[Consegna]: Trascrivi parola per parola il passo del testo sul ransomware che va da "3) ricognizione/raccolta di" fino a "il dipendente dall’altro.".
#### Brano di testo ####
È inoltre importante sapere che ogni dispositivo “infettato” ne può “contagiare” altri; il ransomware può diffondersi sfruttando le sincronizzazioni tra dispositivi, i sistemi di condivisione in cloud, oppure impossessarsi della rubrica dei contatti e utilizzarla per spedire automaticamente ad altri utenti messaggi contenenti link e allegati che diventano il suo veicolo di infezione.

Nel mirino di un ransomware spesso ci sono le grandi e le medie imprese, la pubblica amministrazione, insomma tutti i grandi utilizzatori con centinaia di migliaia di utenti collegati, dove l’errore di un singolo utente può provocare un’infezione molto estesa.

Ma come funziona nello specifico un attacco ransomware?

Nella maggior parte dei casi si può rilevare uno schema a cinque fasi:

1) accesso iniziale;

2) punto di appoggio post-sfruttamento;

3) ricognizione/raccolta di credenziali/movimento laterale;

4) raccolta ed estrazione di dati

5) lancio del ransomware.

Alla luce di quanto esposto, l’aspetto fondamentale è la prevenzione dagli attacchi informatici, che deve fondarsi su una duplice collaborazione: l’azienda da un lato e il dipendente dall’altro.
#### Estratto dei dati ####
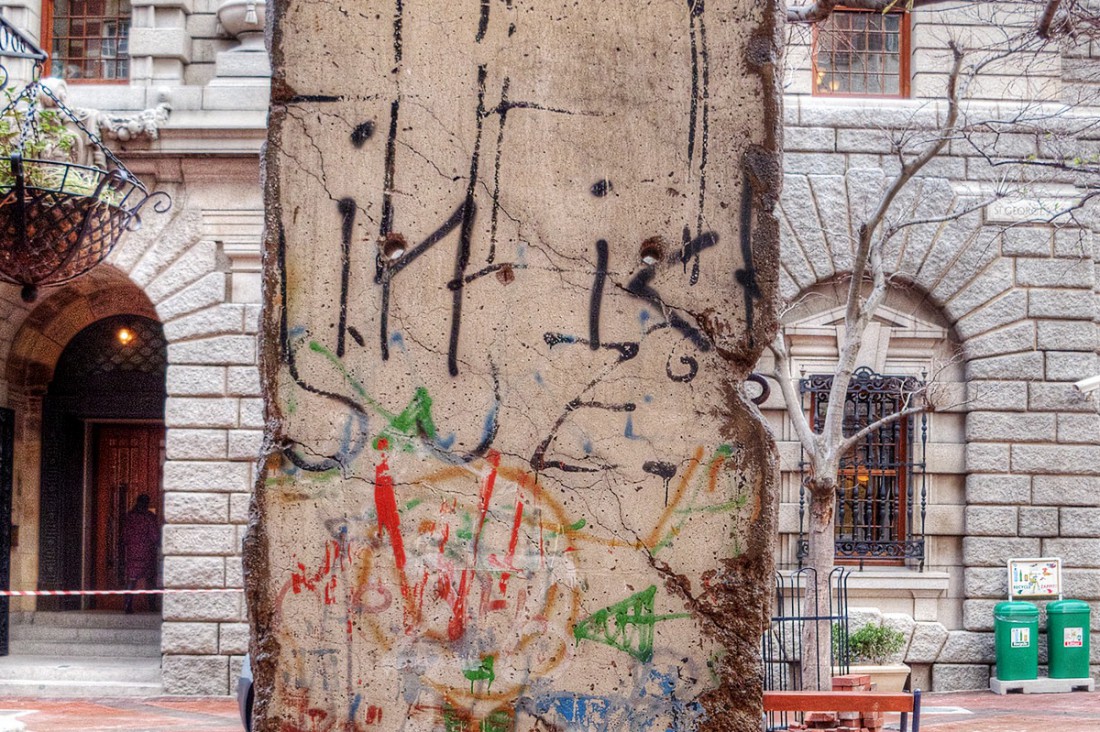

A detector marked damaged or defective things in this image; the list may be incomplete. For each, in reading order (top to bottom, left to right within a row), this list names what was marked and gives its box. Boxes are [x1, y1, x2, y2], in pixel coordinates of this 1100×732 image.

cracked concrete [250, 2, 784, 728]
####
[Risposta]:
3) ricognizione/raccolta di credenziali/movimento laterale;

4) raccolta ed estrazione di dati

5) lancio del ransomware.

Alla luce di quanto esposto, l’aspetto fondamentale è la prevenzione dagli attacchi informatici, che deve fondarsi su una duplice collaborazione: l’azienda da un lato e il dipendente dall’altro.